# need comments for new heat-pump A/C



## ajainy (Jul 9, 2007)

1. I need to replace 20yr old existing heat pump. It's compressor is broken and service guy told me, it's needed to replace. I am getting different quotes, but I am not sure of which model. I know carrier/trane are on expensive side. I got quote for gibson model. Are they good?

2. Gibson model is basically A/C condenser (not heat pump). Contractor is suggesting me to use heat-strips only in winter and condenser in summer. 
I am not sure, whether i should agree with that? He said, it's going to be same efficient. I am confused. I read, heat pumps are more efficient.

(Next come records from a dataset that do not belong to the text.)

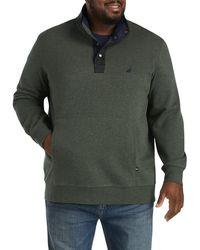 Nautica Big & Tall Mockneck Knit Pullover - Green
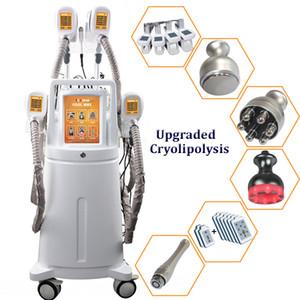 Ultrasuoni liposuzione cavitazione dimagrante macchina per perdita di peso Celluite Riduzione con Lipo laser RF Vacuum Body Shaping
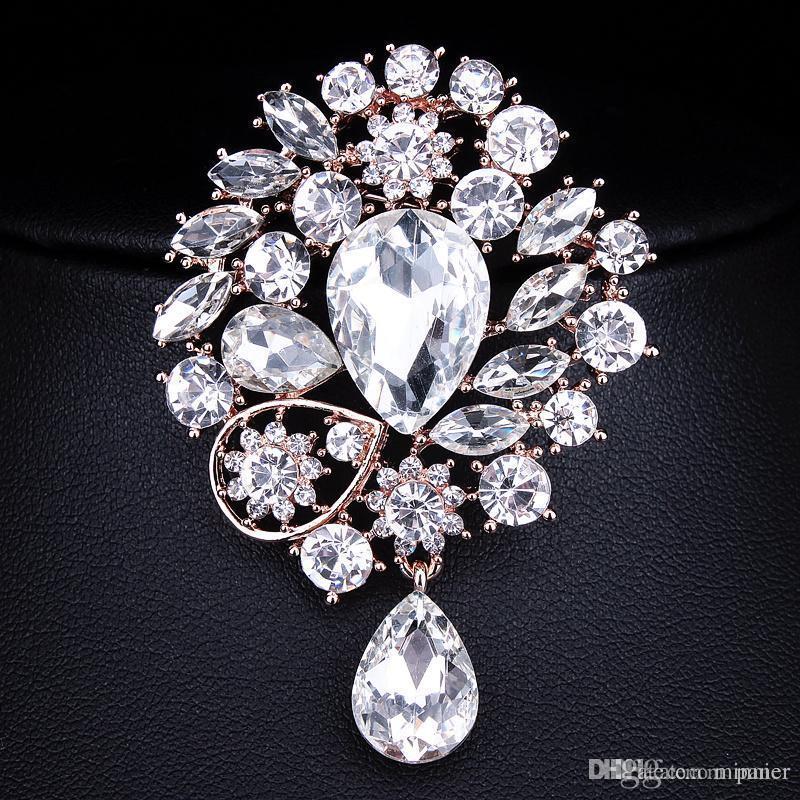 0bdb65c259e Cheap Flower Crystal Large Rhinestone Brooch Wholesale Vintage Costume  Jewelry Rhinestone Brooches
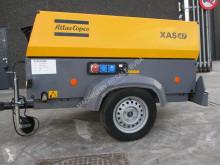 matériel de chantier Atlas Copco XAS 47 DD - G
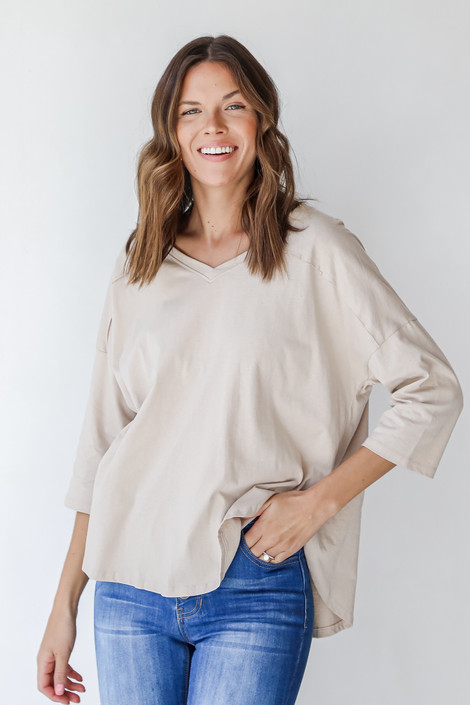 Taupe - Everyday Tee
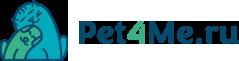 Pet4Me.ru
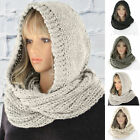 Autumn Winter Women Outdoor Thick Warm Keeping Solid Color Hat Hooded Scarf Eage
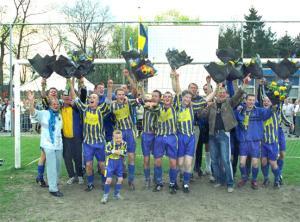 Het kampioenschap is binnen voor SV Valkenswaard. (foto Jurgen van Hoof)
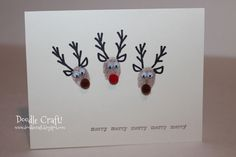 2013 Stampin Up Christmas Cards - Bing Images
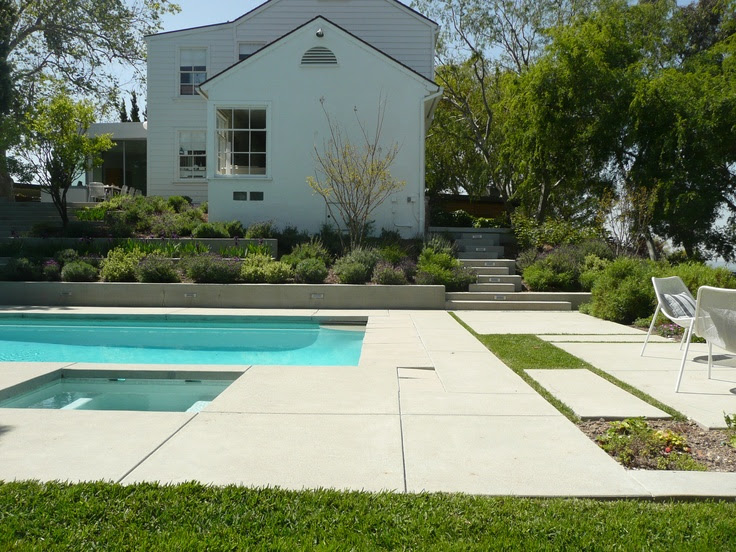 Concrete Pool Deck Ideas
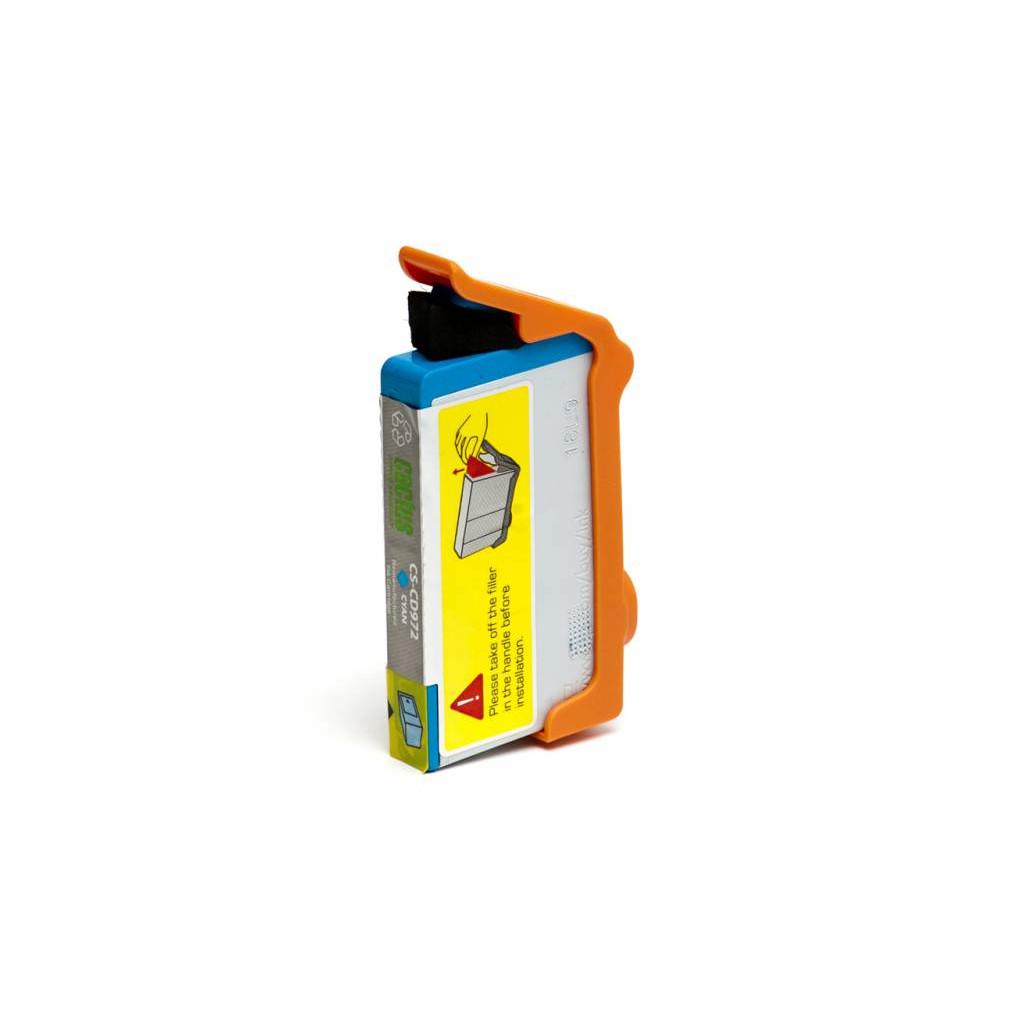 Картридж Cactus CS-CD972 №920XL (синий) для HP Officejet 6000/6500/7000/7500, 11мл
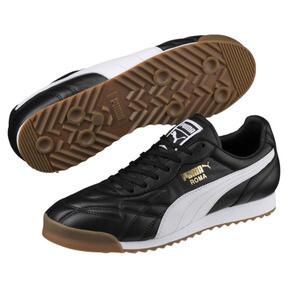 Thumbnail 2 of Roma Anniversario Sneakers, Puma Black-Puma White, medium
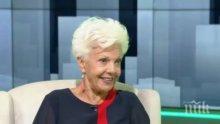 Райна Кабаиванска: Българщината ми дава сили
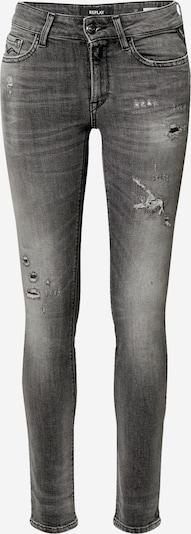 REPLAY Jeans 'New Luz' in de kleur Grijs, Productweergave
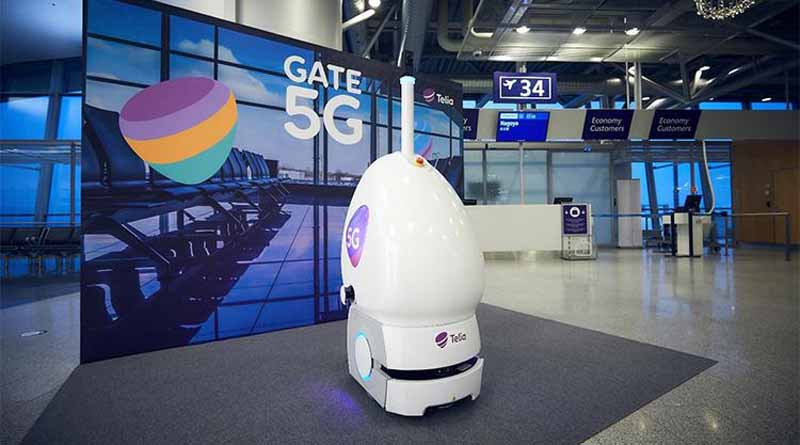 Haikou Meilan International airport to make the leap to 5G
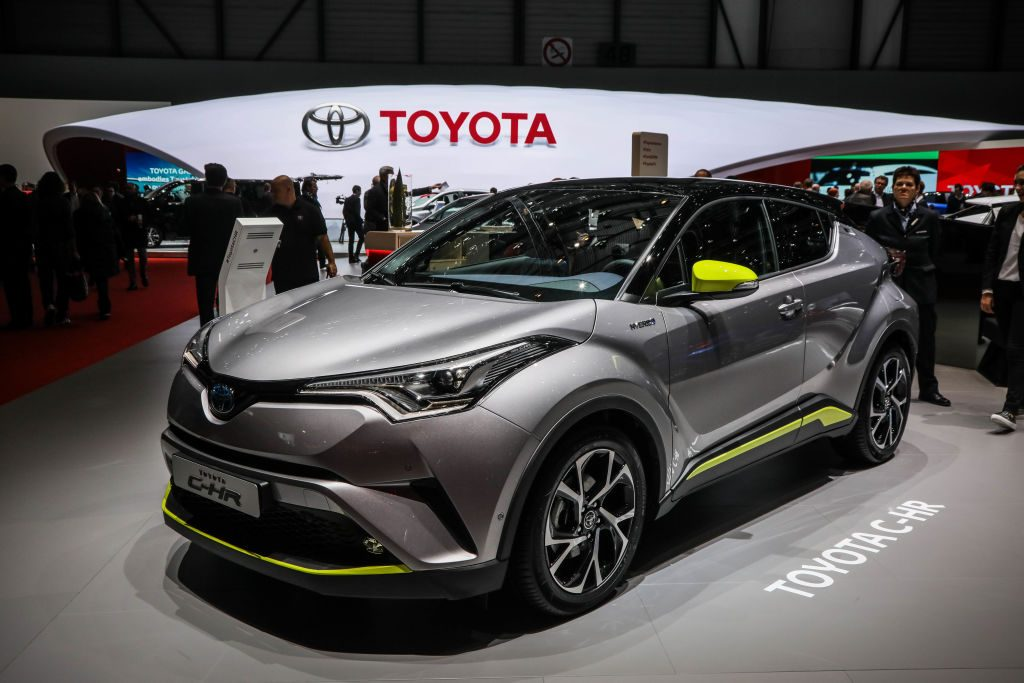 A new Toyota C-HR on display at an auto show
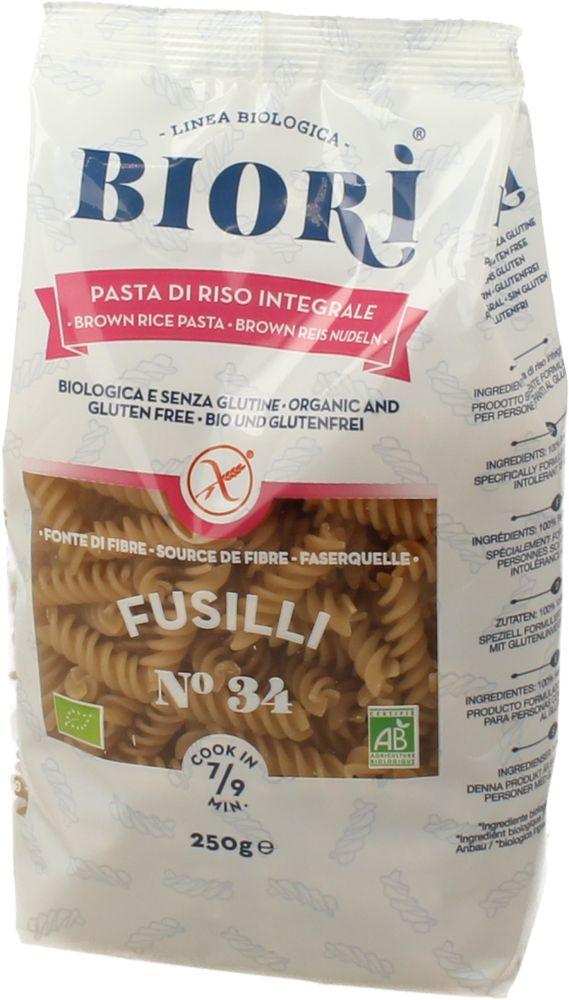 Pasta di Riso Integrale Dietetica Fusilli 250 g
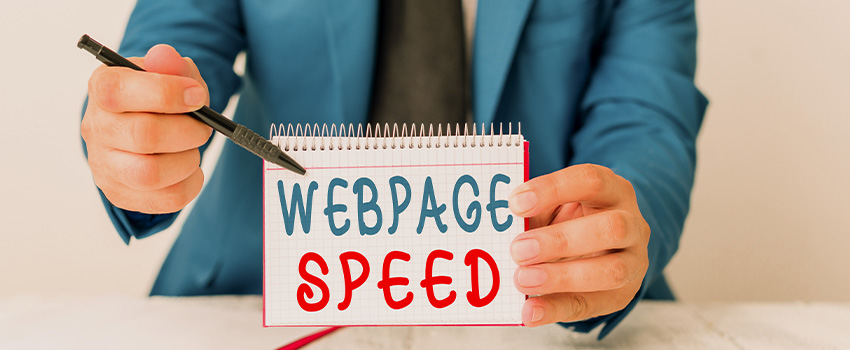 7 Tips To Lightning-Fast Page Load Speed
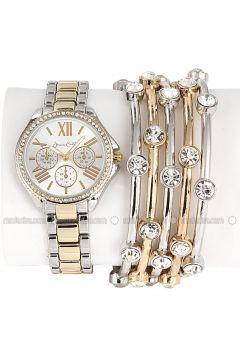 Silver tone - Watch - Jessica Carlyle(110321155)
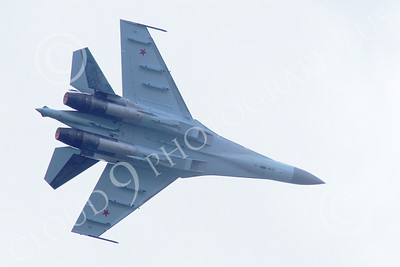 Sukhoi Su-35 00009 A flying Sukhoi Su-35 Flanker Russian Air Force jet fighter 2013 military airplane picture 2013 by Stephen W D Wolf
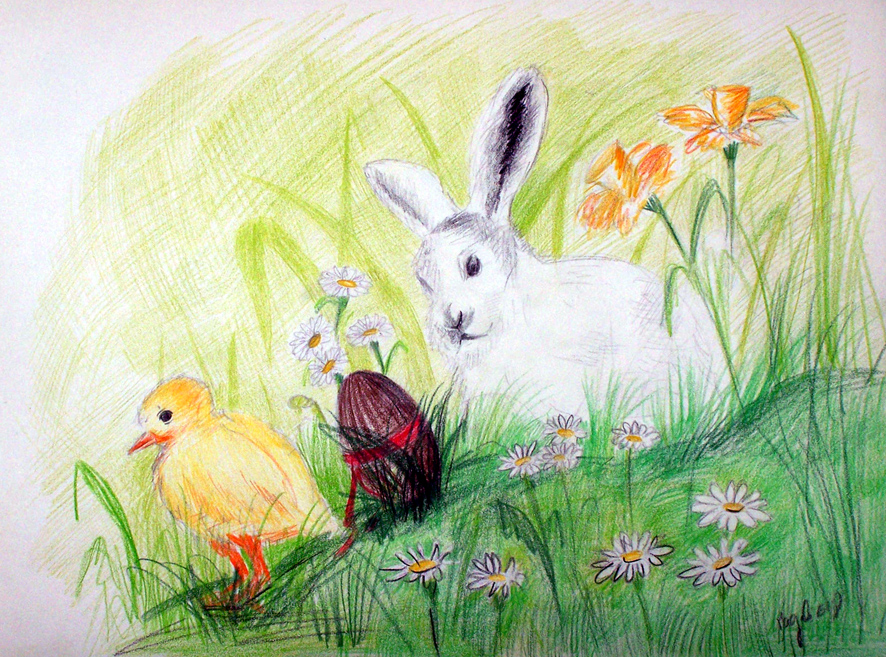 Joyeuses Pâques !!! 100324055310981805695005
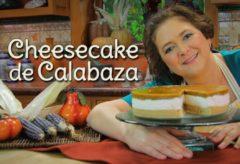 Cómo hacer Cheesecake de calabaza sin horno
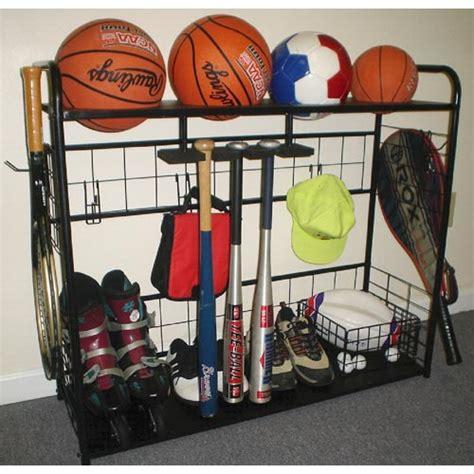 garage sports storage sports equipment organizer in sports equipment organizers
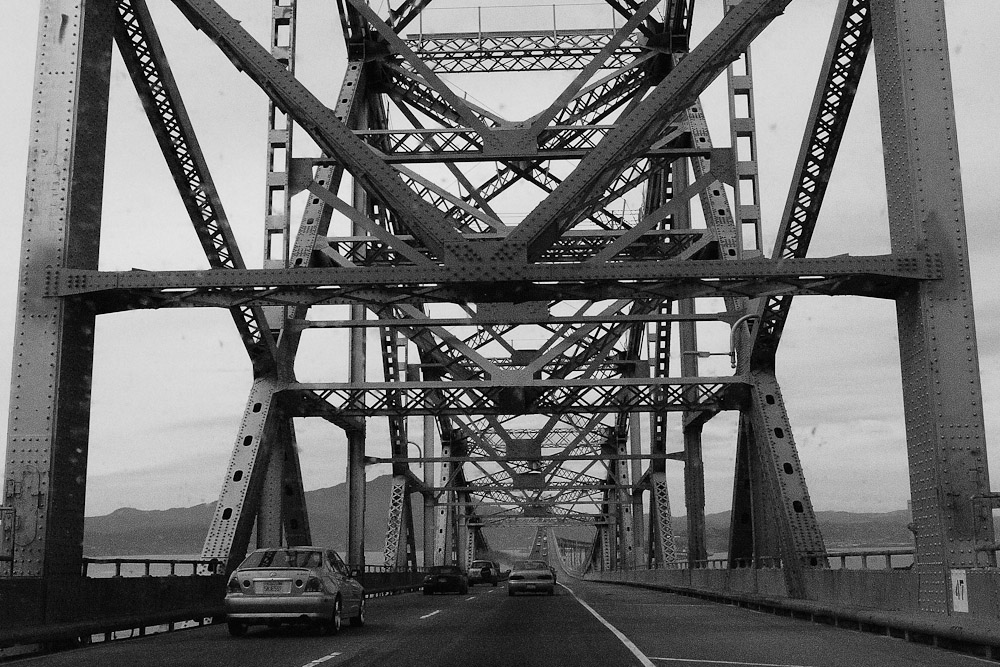 The trestles of a bridge on the highway in California.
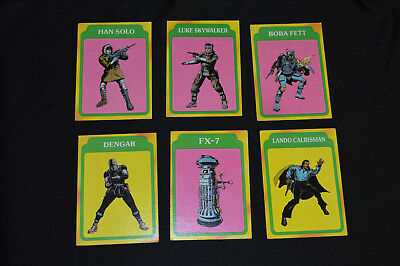 1980 STAR WARS The Empire Strikes Back Lot of 6 Cards Hans Solo, Skywalker +
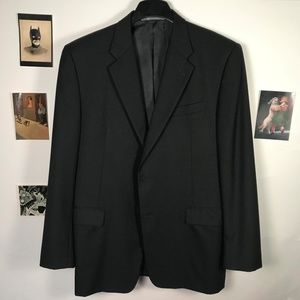 HICKEY FREEMAN BLACK SPORT COAT 44R - Perfection!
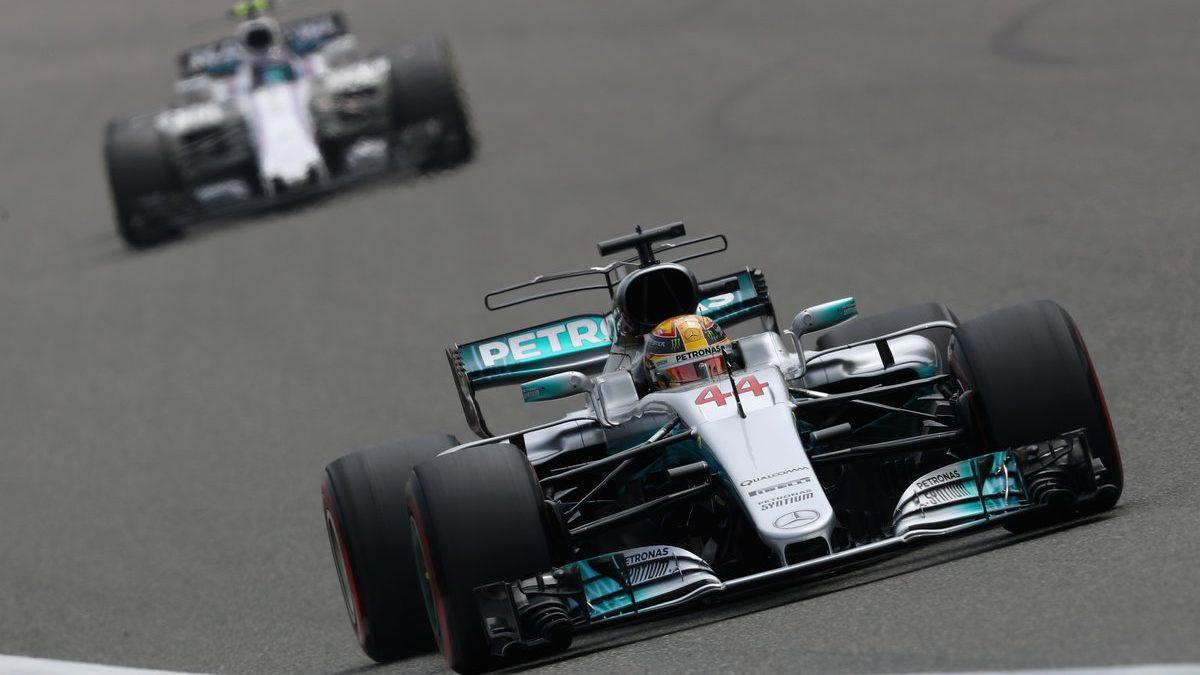 Pole para Lewis Hamilton en Shanghai, por delante de Vettel y Bottas (Getty)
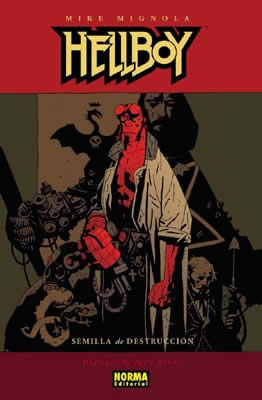 Hellboy, 1 Semilla Destrucción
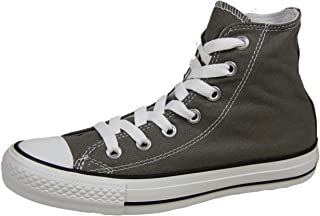 Mens Chuck Taylor All Star High Top, 9.5 D(M) US, Charcoal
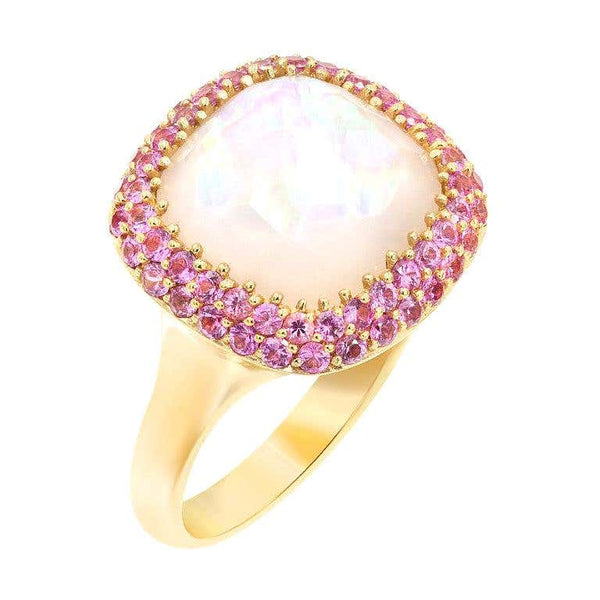 Rare Pink Sapphire Mother of Pearl Rock Crystal 18 Karat Gold Diamond Ring - Natkina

I am in NJ, winter temp goes down to 10degrees..avg.


----------



## CraigFL (Jul 9, 2007)

I would stick with the heat pump. Current efficiencies mean that your cost per KW of heat should be 1/3 to 1/2 of what you would pay with strip heaters alone. It could even be consistantly higher with geothermal heat exchange.


----------



## subcoolman (Jul 20, 2007)

The Contractor is most likely quoting you the Gibson because that's what he sells. Call another Contractor, get another quote, and stick with the HP (replacing the bad compressor or the entire unit). Electric duct/plenum heat has it's place, but as a primary heat source NJ isn't one of them.

And if you plan on selling the house in the next 10 years or so you may just want to reconsider the Carrier/Trane question. Think "resale value".....


----------



## Daryl in Nanoose (Jul 21, 2007)

I wouldn't mess around here, get the best. I have herd numerous complaints of heat pumps not performing but when I look at the malefactors name I don't even recognize it.


----------



## glennjanie (Sep 10, 2007)

Welcome to the Forum Ajainy:

Heat pumps can't produce heat below 27*; I'm sure your average winter temperature is well below that and any heat pump will automatically switch to heat strips anyway. I have heard of Gibson but I'm not familliar with that brand. If you want low cost with a 10 year gurantee you might look at Goodman (also known as Janitrol); they are an individually owned company and can do a lot of things others can't do.

Glenn


----------